This section is from the book "The Home Hand-Book of Domestic Hygiene and Rational Medicine. Volume 2.", by J. H. Kellogg, M.D.. Also available from Amazon: The Home Hand-Book of Domestic Hygiene and Rational Medicine, Volume 2.
This is a functional disorder of the heart, probably dependent upon some sort of disturbance in the nerve centers having control of the organ. It consists in a rapid and disturbed action of the heart so intense as to be painfully perceptible to the patient. The heart, in some cases, seems to the patient to roll or turn over. In some cases there is an interruption of the beating of the heart, one, two, or often three beats being lost. The sensation of the patient during the suspended beating is that he is about to die, so that great alarm is occasioned. The attacks of palpitation usually occur at intervals, the patient in the meantime being wholly free from inconvenience.
Exposure to cold, the use of stimulants and of tea, coffee, and tobacco, sexual excesses, and especially self-abuse, are among the causes of palpitation of the heart. The palpitation also occurs as the result of indigestion or anaemia. Palpitation often accompanies organic disease of the heart. A careful examination should be made to determine whether or not the patient is suffering from valvular disease.

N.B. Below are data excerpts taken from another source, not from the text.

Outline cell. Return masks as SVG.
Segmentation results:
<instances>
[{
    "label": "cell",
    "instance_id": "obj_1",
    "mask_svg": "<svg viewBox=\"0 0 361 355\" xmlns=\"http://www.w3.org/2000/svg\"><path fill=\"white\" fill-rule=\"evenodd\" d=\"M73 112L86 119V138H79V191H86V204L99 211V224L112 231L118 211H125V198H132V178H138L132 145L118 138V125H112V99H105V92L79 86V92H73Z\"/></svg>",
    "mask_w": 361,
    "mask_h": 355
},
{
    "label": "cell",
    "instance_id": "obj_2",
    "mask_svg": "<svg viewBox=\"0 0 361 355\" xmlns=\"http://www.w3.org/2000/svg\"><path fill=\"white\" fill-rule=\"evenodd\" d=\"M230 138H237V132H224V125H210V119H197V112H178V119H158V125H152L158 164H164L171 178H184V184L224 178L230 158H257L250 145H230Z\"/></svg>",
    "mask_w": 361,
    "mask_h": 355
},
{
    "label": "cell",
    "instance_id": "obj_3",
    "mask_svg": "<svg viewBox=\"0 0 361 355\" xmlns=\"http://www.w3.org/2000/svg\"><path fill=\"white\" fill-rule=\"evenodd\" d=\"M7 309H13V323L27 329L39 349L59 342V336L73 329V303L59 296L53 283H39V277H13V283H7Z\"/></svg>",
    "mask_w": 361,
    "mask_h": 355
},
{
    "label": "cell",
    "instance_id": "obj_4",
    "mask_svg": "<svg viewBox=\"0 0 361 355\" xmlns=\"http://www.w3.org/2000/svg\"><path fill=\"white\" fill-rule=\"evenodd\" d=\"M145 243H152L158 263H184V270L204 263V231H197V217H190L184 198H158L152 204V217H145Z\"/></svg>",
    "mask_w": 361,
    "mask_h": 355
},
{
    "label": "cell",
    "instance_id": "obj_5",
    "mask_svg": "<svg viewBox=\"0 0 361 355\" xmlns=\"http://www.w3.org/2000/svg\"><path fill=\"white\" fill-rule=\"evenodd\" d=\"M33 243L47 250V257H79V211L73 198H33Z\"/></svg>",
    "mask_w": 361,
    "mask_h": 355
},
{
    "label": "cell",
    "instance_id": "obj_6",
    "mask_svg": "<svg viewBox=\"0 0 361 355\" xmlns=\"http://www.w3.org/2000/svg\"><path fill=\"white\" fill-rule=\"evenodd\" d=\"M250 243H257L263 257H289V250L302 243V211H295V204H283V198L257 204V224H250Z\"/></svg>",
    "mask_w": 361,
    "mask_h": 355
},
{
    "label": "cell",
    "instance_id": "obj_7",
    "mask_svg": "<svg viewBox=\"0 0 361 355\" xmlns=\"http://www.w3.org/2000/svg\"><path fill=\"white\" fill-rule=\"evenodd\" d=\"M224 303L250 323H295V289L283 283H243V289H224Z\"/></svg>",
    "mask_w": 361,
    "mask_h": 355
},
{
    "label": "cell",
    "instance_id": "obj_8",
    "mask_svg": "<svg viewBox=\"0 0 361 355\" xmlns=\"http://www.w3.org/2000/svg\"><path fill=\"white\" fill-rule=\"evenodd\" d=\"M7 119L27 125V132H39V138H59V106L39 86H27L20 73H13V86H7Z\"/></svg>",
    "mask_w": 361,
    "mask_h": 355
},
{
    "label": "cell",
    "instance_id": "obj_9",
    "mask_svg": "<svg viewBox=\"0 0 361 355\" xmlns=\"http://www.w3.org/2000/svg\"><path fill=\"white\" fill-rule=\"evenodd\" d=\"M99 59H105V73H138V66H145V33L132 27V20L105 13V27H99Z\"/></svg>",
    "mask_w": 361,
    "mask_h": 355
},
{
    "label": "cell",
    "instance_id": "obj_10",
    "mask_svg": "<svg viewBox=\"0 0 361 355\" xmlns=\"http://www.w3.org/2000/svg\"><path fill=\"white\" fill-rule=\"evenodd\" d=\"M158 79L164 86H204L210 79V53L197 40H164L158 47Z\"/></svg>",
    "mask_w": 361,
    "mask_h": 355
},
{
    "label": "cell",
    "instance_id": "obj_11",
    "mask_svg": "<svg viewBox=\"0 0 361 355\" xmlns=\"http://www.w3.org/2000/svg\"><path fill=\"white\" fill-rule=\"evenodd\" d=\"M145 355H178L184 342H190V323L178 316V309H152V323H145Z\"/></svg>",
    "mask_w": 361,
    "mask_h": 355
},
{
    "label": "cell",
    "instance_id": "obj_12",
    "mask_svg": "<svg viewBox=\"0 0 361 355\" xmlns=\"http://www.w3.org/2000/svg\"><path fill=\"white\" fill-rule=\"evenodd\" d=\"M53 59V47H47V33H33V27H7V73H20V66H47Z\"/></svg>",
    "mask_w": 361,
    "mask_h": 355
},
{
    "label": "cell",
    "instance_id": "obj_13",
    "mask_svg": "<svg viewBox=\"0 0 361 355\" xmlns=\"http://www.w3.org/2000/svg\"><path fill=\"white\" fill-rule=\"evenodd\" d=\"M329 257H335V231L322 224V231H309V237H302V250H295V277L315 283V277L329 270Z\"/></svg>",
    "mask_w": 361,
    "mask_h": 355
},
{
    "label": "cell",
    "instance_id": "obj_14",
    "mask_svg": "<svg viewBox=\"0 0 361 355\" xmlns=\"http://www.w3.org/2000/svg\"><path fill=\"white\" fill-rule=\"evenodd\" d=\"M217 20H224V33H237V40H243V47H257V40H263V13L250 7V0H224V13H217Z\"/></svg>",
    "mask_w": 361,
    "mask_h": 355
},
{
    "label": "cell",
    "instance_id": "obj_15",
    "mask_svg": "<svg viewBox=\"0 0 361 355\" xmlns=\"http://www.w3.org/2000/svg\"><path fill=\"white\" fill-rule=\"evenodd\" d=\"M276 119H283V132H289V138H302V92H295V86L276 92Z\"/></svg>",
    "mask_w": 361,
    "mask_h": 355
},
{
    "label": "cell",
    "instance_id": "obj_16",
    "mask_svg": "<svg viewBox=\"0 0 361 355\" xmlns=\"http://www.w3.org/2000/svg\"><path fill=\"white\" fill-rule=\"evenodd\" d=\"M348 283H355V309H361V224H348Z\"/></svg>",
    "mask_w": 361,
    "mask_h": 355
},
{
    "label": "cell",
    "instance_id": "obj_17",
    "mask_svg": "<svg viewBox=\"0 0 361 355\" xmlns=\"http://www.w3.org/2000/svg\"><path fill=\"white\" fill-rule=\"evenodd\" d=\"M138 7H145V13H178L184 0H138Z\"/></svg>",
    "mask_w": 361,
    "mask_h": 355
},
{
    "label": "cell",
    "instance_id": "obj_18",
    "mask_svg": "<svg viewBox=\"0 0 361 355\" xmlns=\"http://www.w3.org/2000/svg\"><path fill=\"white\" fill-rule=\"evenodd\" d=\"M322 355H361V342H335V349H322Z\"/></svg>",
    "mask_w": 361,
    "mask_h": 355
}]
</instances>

The patient should have tonic treatment, nutritious, careful and regular diet, should abstain from excesses of all kinds, take abundance of sleep, with plenty of out-of-door exercise, and should abstain wholly from tobacco, coffee, tea, and spirituous liquors. Palpitation of the heart is often mistaken for real organic disease of the organ. We have met many cases in which patients supposed themselves to be the subjects of organic disease of the heart on account of the obstinate and long-continued palpitation of the organ. A young man who was under our care a year or two ago was a remarkable illustration of this fact. He had been examined by many physicians, and was by a majority supposed to have an organic affection of the heart. Notwithstanding, the improvement of his digestion caused the entire disappearance of his heart symptoms, and we have every reason for believing that the trouble was wholly functional, though it was so violent as to give him great discomfort and excite alarm. A careful regulation of the diet is in most cases all that is necessary to effect a cure. The exact nature of the diet should depend upon the particular condition of the stomach. Alternate hot and cold applications to the spine and the application of galvanic electricity to the throat are deserving of strong recommendation as among the most successful measures of treatment in this disease. In chronic cases, relief will be obtained by wearing over the heart a tin or rubber bag filled with iced water, which must be frequently renewed. Sympathetic palpitation may be relieved by bending the head downward, allowing the arms to hang down. The effect of this measure is increased by holding the breath a few seconds while bending over. Another ready means which will relieve most cases very quickly is pressing strongly upon the large arteries on either side of the neck. This generally gives instant relief.
Throbbing at the pit of the stomach is usually due to palpitation of the aorta, caused by irritation of the stomach. It may also arise from aneurism. Palpitation of other arteries, as those of the neck, temples, groins, and other parts of the body may occur. We recently had under treatment a patient who complained of palpitation in all parts of the body. The local application of cold is the best remedy. In case of aortic palpitation, the ice-pack to the spine may be employed.